▶ Task
Please retype all of the data below word for word, keeping every line and character unchanged.

▶ Dataset

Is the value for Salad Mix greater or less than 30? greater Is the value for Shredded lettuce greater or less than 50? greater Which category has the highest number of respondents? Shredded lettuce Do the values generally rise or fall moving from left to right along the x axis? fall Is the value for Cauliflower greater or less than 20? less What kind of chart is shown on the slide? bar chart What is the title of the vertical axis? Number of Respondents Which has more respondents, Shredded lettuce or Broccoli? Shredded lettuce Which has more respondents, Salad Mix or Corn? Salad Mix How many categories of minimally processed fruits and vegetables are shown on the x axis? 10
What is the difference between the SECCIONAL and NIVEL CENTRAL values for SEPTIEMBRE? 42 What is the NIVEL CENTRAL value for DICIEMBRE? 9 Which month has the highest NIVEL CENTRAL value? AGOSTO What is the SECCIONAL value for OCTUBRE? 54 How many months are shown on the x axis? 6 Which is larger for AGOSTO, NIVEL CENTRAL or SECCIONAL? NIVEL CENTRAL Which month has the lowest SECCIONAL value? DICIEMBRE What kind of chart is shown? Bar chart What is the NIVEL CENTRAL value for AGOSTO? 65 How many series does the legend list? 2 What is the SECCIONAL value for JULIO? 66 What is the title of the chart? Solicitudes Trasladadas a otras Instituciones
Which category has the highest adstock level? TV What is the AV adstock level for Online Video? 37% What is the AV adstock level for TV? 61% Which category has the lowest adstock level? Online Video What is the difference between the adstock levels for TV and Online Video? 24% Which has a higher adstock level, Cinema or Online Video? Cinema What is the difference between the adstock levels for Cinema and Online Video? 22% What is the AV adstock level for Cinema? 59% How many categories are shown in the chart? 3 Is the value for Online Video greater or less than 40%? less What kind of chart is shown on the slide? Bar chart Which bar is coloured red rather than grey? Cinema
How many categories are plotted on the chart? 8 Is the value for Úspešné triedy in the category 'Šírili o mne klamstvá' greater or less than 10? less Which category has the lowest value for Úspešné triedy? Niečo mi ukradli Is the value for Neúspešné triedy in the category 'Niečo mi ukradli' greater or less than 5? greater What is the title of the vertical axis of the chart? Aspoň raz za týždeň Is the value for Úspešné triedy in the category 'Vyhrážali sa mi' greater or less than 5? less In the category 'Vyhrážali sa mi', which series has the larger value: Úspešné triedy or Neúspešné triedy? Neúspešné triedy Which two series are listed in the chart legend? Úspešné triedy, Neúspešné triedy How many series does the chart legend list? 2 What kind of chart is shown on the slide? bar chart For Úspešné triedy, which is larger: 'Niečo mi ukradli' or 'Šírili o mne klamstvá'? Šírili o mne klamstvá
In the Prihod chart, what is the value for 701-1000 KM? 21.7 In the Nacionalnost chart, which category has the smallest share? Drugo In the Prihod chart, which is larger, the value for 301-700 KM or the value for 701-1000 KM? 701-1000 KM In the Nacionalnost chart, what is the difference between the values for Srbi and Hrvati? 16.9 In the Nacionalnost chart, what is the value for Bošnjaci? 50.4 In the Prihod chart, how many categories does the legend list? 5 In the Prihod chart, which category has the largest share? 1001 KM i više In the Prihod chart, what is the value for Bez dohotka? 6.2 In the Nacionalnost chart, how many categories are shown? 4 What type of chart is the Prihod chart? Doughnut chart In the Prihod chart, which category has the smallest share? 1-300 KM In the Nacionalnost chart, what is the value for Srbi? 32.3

▶ Your solution
Is the value for Salad Mix greater or less than 30? greater Is the value for Shredded lettuce greater or less than 50? greater Which category has the highest number of respondents? Shredded lettuce Do the values generally rise or fall moving from left to right along the x axis? fall Is the value for Cauliflower greater or less than 20? less What kind of chart is shown on the slide? bar chart What is the title of the vertical axis? Number of Respondents Which has more respondents, Shredded lettuce or Broccoli? Shredded lettuce Which has more respondents, Salad Mix or Corn? Salad Mix How many categories of minimally processed fruits and vegetables are shown on the x axis? 10
What is the difference between the SECCIONAL and NIVEL CENTRAL values for SEPTIEMBRE? 42 What is the NIVEL CENTRAL value for DICIEMBRE? 9 Which month has the highest NIVEL CENTRAL value? AGOSTO What is the SECCIONAL value for OCTUBRE? 54 How many months are shown on the x axis? 6 Which is larger for AGOSTO, NIVEL CENTRAL or SECCIONAL? NIVEL CENTRAL Which month has the lowest SECCIONAL value? DICIEMBRE What kind of chart is shown? Bar chart What is the NIVEL CENTRAL value for AGOSTO? 65 How many series does the legend list? 2 What is the SECCIONAL value for JULIO? 66 What is the title of the chart? Solicitudes Trasladadas a otras Instituciones
Which category has the highest adstock level? TV What is the AV adstock level for Online Video? 37% What is the AV adstock level for TV? 61% Which category has the lowest adstock level? Online Video What is the difference between the adstock levels for TV and Online Video? 24% Which has a higher adstock level, Cinema or Online Video? Cinema What is the difference between the adstock levels for Cinema and Online Video? 22% What is the AV adstock level for Cinema? 59% How many categories are shown in the chart? 3 Is the value for Online Video greater or less than 40%? less What kind of chart is shown on the slide? Bar chart Which bar is coloured red rather than grey? Cinema
How many categories are plotted on the chart? 8 Is the value for Úspešné triedy in the category 'Šírili o mne klamstvá' greater or less than 10? less Which category has the lowest value for Úspešné triedy? Niečo mi ukradli Is the value for Neúspešné triedy in the category 'Niečo mi ukradli' greater or less than 5? greater What is the title of the vertical axis of the chart? Aspoň raz za týždeň Is the value for Úspešné triedy in the category 'Vyhrážali sa mi' greater or less than 5? less In the category 'Vyhrážali sa mi', which series has the larger value: Úspešné triedy or Neúspešné triedy? Neúspešné triedy Which two series are listed in the chart legend? Úspešné triedy, Neúspešné triedy How many series does the chart legend list? 2 What kind of chart is shown on the slide? bar chart For Úspešné triedy, which is larger: 'Niečo mi ukradli' or 'Šírili o mne klamstvá'? Šírili o mne klamstvá
In the Prihod chart, what is the value for 701-1000 KM? 21.7 In the Nacionalnost chart, which category has the smallest share? Drugo In the Prihod chart, which is larger, the value for 301-700 KM or the value for 701-1000 KM? 701-1000 KM In the Nacionalnost chart, what is the difference between the values for Srbi and Hrvati? 16.9 In the Nacionalnost chart, what is the value for Bošnjaci? 50.4 In the Prihod chart, how many categories does the legend list? 5 In the Prihod chart, which category has the largest share? 1001 KM i više In the Prihod chart, what is the value for Bez dohotka? 6.2 In the Nacionalnost chart, how many categories are shown? 4 What type of chart is the Prihod chart? Doughnut chart In the Prihod chart, which category has the smallest share? 1-300 KM In the Nacionalnost chart, what is the value for Srbi? 32.3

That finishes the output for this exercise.